Federal Budget - Parliament Hill

Budget du Canada – 2018

Avec en toile de fond une série de propositions annoncées en juillet 2017, le ministre fédéral des Finances Bill Morneau a déposé le budget du gouvernement du Canada pour l’exercice financier 2018-2019 et a précisé les aspects liés à l’imposition des revenus passifs dans les sociétés privées. Nous avons relevé les faits saillants qui sont de grande importance pour nos clients et pour l’ensemble des petites entreprises :

 

Pour les particuliers

 

  • Aucun changement aux paliers d’imposition n’a été proposé.
  • Une nouvelle allocation canadienne pour le travail remplacera la prestation fiscale pour le revenu de travail à compter de 2019. Ce crédit, à l’attention des particuliers ayant un faible revenu, sera augmenté de près de 500$ par année.
  • Le versement maximal en vertu du Programme de protection des salariés sera augmenté de quatre semaines à sept semaines.
  • Le gouvernement fédéral instaure une nouvelle prestation pour le partage parental d’assurance-emploi (pour les nouveaux parents habitant à l’extérieur du Québec) afin de soutenir une plus grande égalité des sexes.
  • Le gouvernement propose de prolonger d’une année l’admissibilité au crédit d’impôt de 15% pour exploration minière de manière à inclure les conventions d’émission d’actions accréditives conclues avant le 1er avril 2019.

 

Pour les entreprises et les sociétés

 

  • Le budget propose la réduction progressive du plafond des affaires des sociétés associées donnant droit au taux d’imposition des petites entreprises exploitées activement d’un montant de 5$ pour chaque dollar de revenu de placement qui excède 50 000$. Cette mesure réduira totalement le plafond des affaires donnant droit au taux d’imposition des petites entreprises exploitées activement lorsque le revenu de placement atteindra 150 000$ dans une année donnée.  Les revenus d’intérêts accessoires ou les gains en capital attribuables aux opérations de l’entreprise seraient exclus du nouveau concept de « revenu de placement total ajusté ».  Cette nouvelle mesure s’appliquera aux années d’imposition commençant après 2018.

 

Le budget propose des restrictions au remboursement des impôts payés sur le revenu passif lorsque du revenu d’entreprise exploité activement est en effet payé à titre de dividendes aux actionnaires.

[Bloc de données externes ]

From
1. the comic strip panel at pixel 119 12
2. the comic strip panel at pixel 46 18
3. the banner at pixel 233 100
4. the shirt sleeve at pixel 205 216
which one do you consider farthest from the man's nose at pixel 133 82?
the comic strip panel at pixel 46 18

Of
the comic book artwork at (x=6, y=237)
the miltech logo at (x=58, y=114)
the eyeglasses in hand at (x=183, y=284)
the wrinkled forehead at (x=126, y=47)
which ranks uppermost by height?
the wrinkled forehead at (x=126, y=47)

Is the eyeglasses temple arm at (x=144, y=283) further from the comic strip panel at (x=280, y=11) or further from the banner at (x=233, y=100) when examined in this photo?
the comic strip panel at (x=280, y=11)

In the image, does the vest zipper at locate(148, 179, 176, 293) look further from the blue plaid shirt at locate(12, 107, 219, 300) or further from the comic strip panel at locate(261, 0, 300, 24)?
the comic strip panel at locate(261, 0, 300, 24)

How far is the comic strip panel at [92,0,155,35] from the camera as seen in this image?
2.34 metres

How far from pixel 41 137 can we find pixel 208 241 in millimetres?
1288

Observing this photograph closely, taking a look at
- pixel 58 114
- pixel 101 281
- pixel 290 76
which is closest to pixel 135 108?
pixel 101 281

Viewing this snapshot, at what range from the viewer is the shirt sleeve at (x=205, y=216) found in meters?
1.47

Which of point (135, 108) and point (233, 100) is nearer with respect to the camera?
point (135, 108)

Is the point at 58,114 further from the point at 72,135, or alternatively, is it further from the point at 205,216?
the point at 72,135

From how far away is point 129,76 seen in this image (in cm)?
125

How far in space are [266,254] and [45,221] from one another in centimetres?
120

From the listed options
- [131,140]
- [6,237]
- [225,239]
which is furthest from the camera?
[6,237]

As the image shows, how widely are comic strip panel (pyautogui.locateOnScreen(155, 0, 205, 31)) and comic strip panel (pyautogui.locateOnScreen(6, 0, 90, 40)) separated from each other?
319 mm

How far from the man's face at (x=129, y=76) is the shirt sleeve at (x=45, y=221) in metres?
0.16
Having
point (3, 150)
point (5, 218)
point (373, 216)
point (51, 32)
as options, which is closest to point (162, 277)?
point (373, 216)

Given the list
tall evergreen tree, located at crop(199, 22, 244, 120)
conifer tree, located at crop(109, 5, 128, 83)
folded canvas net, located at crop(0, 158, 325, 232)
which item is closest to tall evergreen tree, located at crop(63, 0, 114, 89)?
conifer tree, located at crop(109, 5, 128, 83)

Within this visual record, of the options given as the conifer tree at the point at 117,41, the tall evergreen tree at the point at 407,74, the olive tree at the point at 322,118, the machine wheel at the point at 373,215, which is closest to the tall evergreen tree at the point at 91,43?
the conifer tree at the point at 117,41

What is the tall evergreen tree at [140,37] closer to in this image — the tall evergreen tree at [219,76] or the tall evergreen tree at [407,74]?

Ces restrictions seront implantées par la séparation de l’impôt en main remboursable au titre de dividendes (IMRTD) en deux comptes : un compte d’IMRTD déterminé pour les dividendes déterminés reçus, et un compte d’IMRTD non déterminé qui sera généré par tous les autres types de revenus de placements (principalement les intérêts, le gain en capital et le revenu étranger).  Les dividendes non déterminés payés pourront engendrer un remboursement d’IMRTD de l’un ou l’autre des comptes, mais du compte d’IMRTD non déterminé d’abord.  Les dividendes déterminés payés engendreront un remboursement d’IMRTD seulement du compte d’IMRTD déterminé.  Cette mesure s’appliquera également aux années d’imposition commençant après 2018.  Lors de la transition, toute société ayant un solde de compte de revenu à taux général aura un montant équivalent à 38⅓ % de ce montant affecté à son compte d’IMRTD déterminé.

 

Commentaire

 

L’indignation qui s’est manifestée suite aux propositions du ministère des Finances en juillet 2017 a été largement comprise par le gouvernement qui a écouté les contribuables, les petites entreprises et leurs défenseurs.  Finalement, le gouvernement n’a pas altéré un système fiscal déjà équitable par son intégration de l’imposition des revenus des sociétés et des particuliers.  Lorsque l’utilisation du taux d’imposition des petites entreprises exploitées activement sera limitée car les sociétés associées afficheront des revenus de placement d’un montant supérieur à 50 000 $, le revenu d’entreprise imposé au taux général des sociétés engendrera un montant de « dividendes déterminés » pouvant être versé aux actionnaire auquel s’applique un taux plus élevé de crédit pour dividendes pour les particuliers, ce qui permet de maintenir le concept d’intégration qui est à la base du système fiscal canadien.